Skip to main content

Ingestion executor security and hardening

The ingestion executor runs recipes submitted from DataHub (for example via managed ingestion sources). Treat it as infrastructure that executes user-influenced configuration: anyone who can create or edit those sources controls recipe fields the executor processes. Combine that with least privilege for platform privileges (for example Manage Metadata Ingestion, secrets access, and executor-related tokens) so only trusted operators can define scheduled or ad hoc runs.

The executor Action itself requires a privileged token for secret resolution; see Ingestion Executor for prerequisites.

Locked (*-locked) images

Locked variants of datahub-actions (tags such as *-locked) are intended for deployments that rely on pre-built bundled virtual environments under DATAHUB_BUNDLED_VENV_PATH (default /opt/datahub/venvs) instead of installing connectors at container runtime. In those images, pip and uv are removed from the runtime image, and default package index URLs are set to unusable localhost endpoints as defense in depth—see the final-locked stage in docker/datahub-actions/Dockerfile in the repository.

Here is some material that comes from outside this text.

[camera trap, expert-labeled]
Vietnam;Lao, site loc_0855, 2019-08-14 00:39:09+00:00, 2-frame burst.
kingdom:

Tradeoff: You cannot extend a locked image at runtime with arbitrary pip install. Add connectors by rebuilding the image with the bundled venv builder and variables such as BUNDLED_VENV_PLUGINS and BUNDLED_CLI_VERSION. Do not use locked images as the base for “append plugins via Dockerfile RUN pip” flows that expect a package manager in the final layer; see Bundled ingestion virtual environments.

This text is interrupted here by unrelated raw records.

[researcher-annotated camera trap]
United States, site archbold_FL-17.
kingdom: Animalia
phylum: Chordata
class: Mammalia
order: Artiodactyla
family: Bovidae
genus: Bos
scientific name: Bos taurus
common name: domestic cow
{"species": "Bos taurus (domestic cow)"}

Remote Executor (datahub-executor) images follow the same bundled-venv contract where applicable; deployment details: Configuring Remote Executor.

Package index control (private mirror / PyPI proxy)

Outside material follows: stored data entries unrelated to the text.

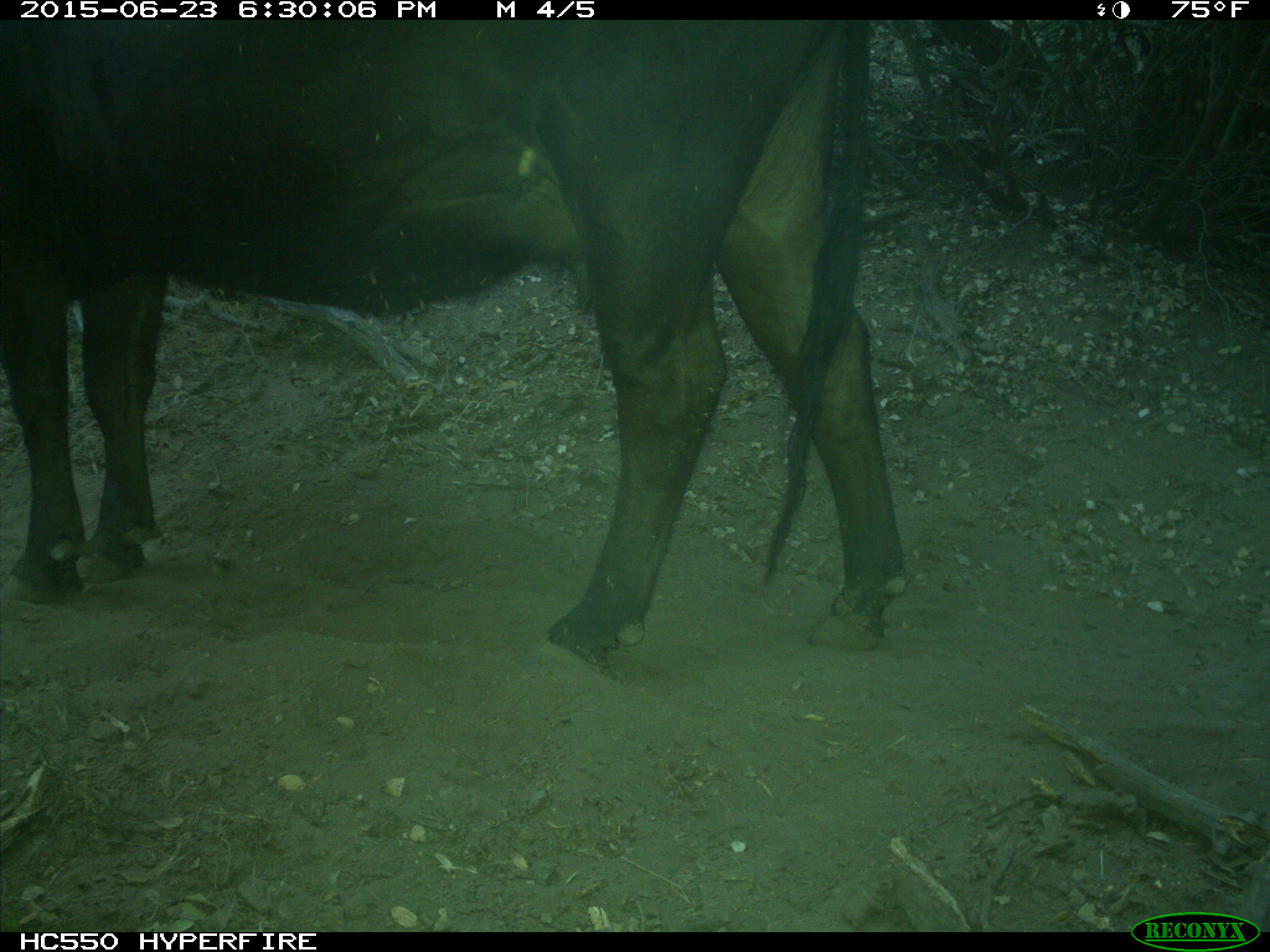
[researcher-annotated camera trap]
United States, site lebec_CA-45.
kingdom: Animalia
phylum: Chordata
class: Mammalia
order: Artiodactyla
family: Bovidae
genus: Bos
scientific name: Bos taurus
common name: domestic cow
Bos taurus (domestic cow).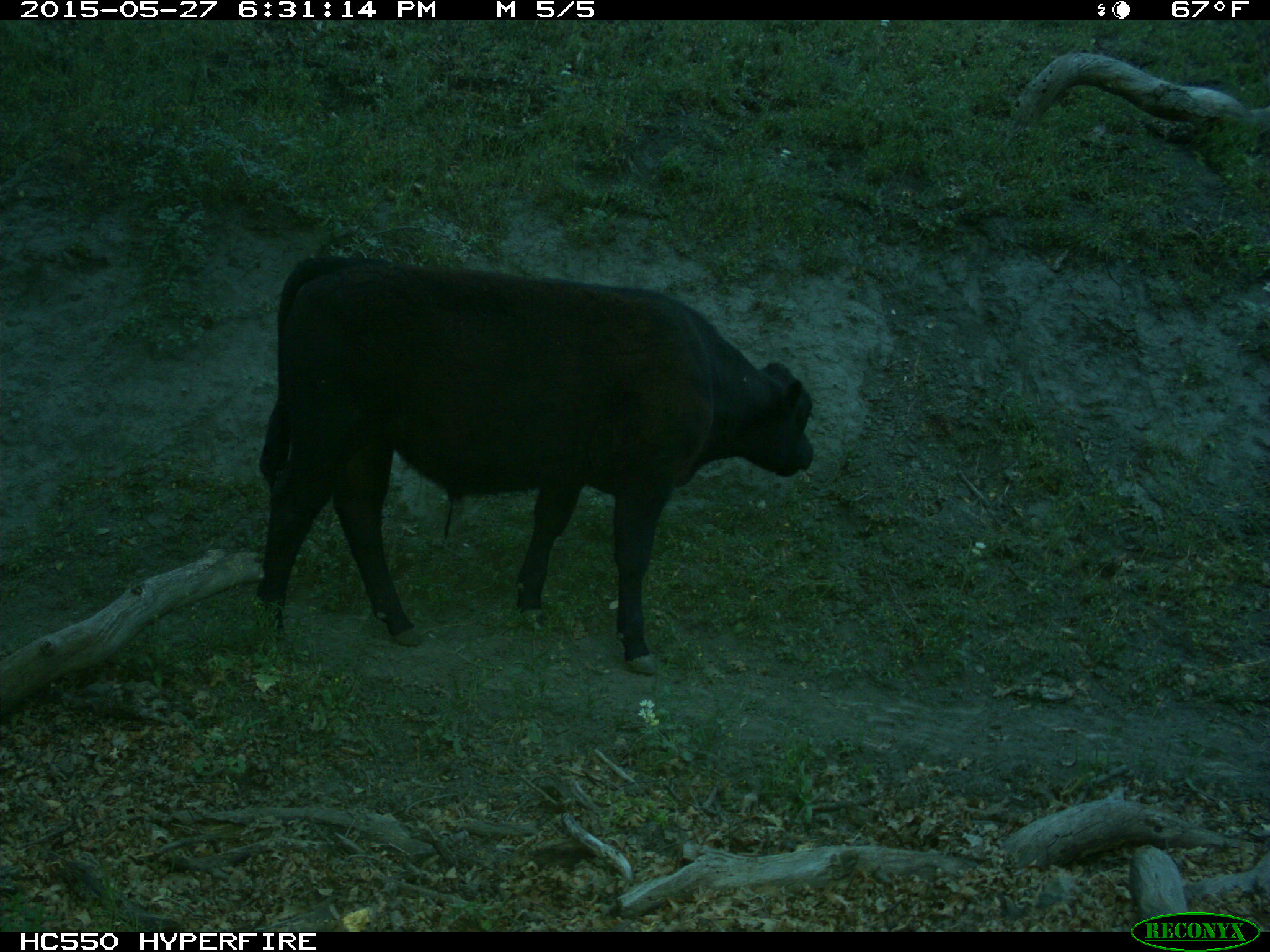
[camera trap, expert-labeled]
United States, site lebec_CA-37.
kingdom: Animalia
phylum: Chordata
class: Mammalia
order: Artiodactyla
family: Bovidae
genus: Bos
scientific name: Bos taurus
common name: domestic cow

Even when connectors are resolved from PyPI, controlling which indexes the environment can use reduces supply-chain risk: route installs through an internal mirror (for example Artifactory, Nexus, or DevPI), allow only approved packages, and restrict outbound egress so executors cannot reach arbitrary third-party index URLs.

When building custom images from the DataHub Dockerfiles, you can steer installs at build time using mirror-related build arguments and environment variables set on the Python base image (for example PIP_MIRROR_URL, PIP_EXTRA_INDEX_URL, and UV_INDEX_URL in docker/datahub-actions/Dockerfile). Align runtime or orchestration-level networking with the same policy so executor workloads cannot bypass your mirror.

Non-locked images may still expose package managers at runtime; locked images aim to avoid relying on runtime installers altogether. Operational controls (mirror, egress, RBAC) remain defense in depth and should not replace reviewing trust boundaries above.